Please edit these lines so that "tree trunk" becomes "oak trunk", and leave everything else unchanged.

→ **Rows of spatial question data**
— Begin —

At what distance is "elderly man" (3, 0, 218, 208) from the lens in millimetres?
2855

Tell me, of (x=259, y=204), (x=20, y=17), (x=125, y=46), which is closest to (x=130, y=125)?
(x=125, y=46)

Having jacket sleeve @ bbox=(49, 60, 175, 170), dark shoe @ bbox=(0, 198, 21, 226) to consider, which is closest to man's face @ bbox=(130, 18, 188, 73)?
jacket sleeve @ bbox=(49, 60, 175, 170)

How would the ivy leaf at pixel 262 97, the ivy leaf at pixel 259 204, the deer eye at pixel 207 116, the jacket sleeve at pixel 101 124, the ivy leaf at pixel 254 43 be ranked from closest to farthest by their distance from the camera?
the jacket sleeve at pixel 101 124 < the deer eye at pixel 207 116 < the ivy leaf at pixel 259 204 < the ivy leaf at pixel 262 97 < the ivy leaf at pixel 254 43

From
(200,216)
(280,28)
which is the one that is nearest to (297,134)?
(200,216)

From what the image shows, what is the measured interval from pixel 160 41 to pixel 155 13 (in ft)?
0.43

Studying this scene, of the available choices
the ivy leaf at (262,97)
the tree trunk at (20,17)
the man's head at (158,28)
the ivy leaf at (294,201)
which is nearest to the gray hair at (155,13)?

— End —

→ **Completed task**
At what distance is "elderly man" (3, 0, 218, 208) from the lens in millimetres?
2855

Tell me, of (x=259, y=204), (x=20, y=17), (x=125, y=46), which is closest to (x=130, y=125)?
(x=125, y=46)

Having jacket sleeve @ bbox=(49, 60, 175, 170), dark shoe @ bbox=(0, 198, 21, 226) to consider, which is closest to man's face @ bbox=(130, 18, 188, 73)?
jacket sleeve @ bbox=(49, 60, 175, 170)

How would the ivy leaf at pixel 262 97, the ivy leaf at pixel 259 204, the deer eye at pixel 207 116, the jacket sleeve at pixel 101 124, the ivy leaf at pixel 254 43 be ranked from closest to farthest by their distance from the camera?
the jacket sleeve at pixel 101 124 < the deer eye at pixel 207 116 < the ivy leaf at pixel 259 204 < the ivy leaf at pixel 262 97 < the ivy leaf at pixel 254 43

From
(200,216)
(280,28)
which is the one that is nearest to (297,134)?
(200,216)

From what the image shows, what is the measured interval from pixel 160 41 to pixel 155 13 (in ft)?
0.43

Studying this scene, of the available choices
the ivy leaf at (262,97)
the oak trunk at (20,17)
the man's head at (158,28)
the ivy leaf at (294,201)
which is nearest to the gray hair at (155,13)?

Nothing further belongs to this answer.